Besoin de la Chine pour les élections de juin 2023
L’épine ouïghoure s’est aussi fixée sur l’ETIM (East Turkestan islamic movement), le Mouvement islamique du Turkestan oriental, un groupe séparatiste ouïghour proche d’Al-Qaïda et des Talibans. En 2017, Cavusoglu a juré aux Chinois que la Turquie n’encouragerait aucune activité subversive visant la Chine et a même inscrit l’ETIM sur la liste des organisations terroristes. Mais Pékin s’est vite rendu compte que les Ouïghours liés à Al-Qaïda et aux Talibans étaient autorisés par le gouvernement turc à se réfugier en Turquie. En 2021, la Chine a exprimé son vif mécontentement que la Turquie refuse d’extrader Abudukadir Yapuquan, un fondateur de l’ETIM accusé d’activités terroristes.
Toute l’ambivalence de la Turquie par rapport aux Ouighours tient à la situation économique. L’inflation a augmenté de 137% en 2022. Et un tiers des électeurs turcs seulement (36,9%), s’apprête à voter pour le Parti de la justice et du développement (ou AKP) au pouvoir en juin prochain. Par conséquent, Erdogan a besoin de la Chine pour afficher un bilan économique satisfaisant. Des entreprises chinoises ont acquis une participation de 65 % dans le port de Kumport à Istanbul et une part de 51 % dans un nouveau pont suspendu sur le Bosphore, tandis que la China Export and Credit Insurance Corporation a offert jusqu’à 5 milliards de dollars d’assurance aux entreprises turques. Erdogan a également espéré un financement chinois pour son projet controversé de construction d’une voie navigable artificielle comme alternative au Bosphore.

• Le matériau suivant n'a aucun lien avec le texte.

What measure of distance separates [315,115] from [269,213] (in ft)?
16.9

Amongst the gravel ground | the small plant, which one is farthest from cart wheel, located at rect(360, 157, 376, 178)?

Les Chinois seraient prêts à aider le régime, mais ils exigent aussi que les Turcs y mettent du leur. Ils auraient aimé par exemple qu’après un incendie dévastateur à Urumqi, dans le XinJiang, les Turcs ne manifestent pas par dizaines de milliers, ni que Cavusoglu n’affirme pas publiquement que Pékin ne fournissait pas d’explication satisfaisantes sur l’incendie.
Ankara est donc aujourd’hui tiraillée entre les sensibilités de la Chine et la colère nationaliste contre Pékin chez elle. Certains militants ouïghours ne sont pas non plus convaincus du soutien d’Ankara, comme en témoignent les publications sur les réseaux sociaux accusant l’AKP d’hypocrisie. La vie de Recep T. Erdogan n’a rien d’un chemin de roses.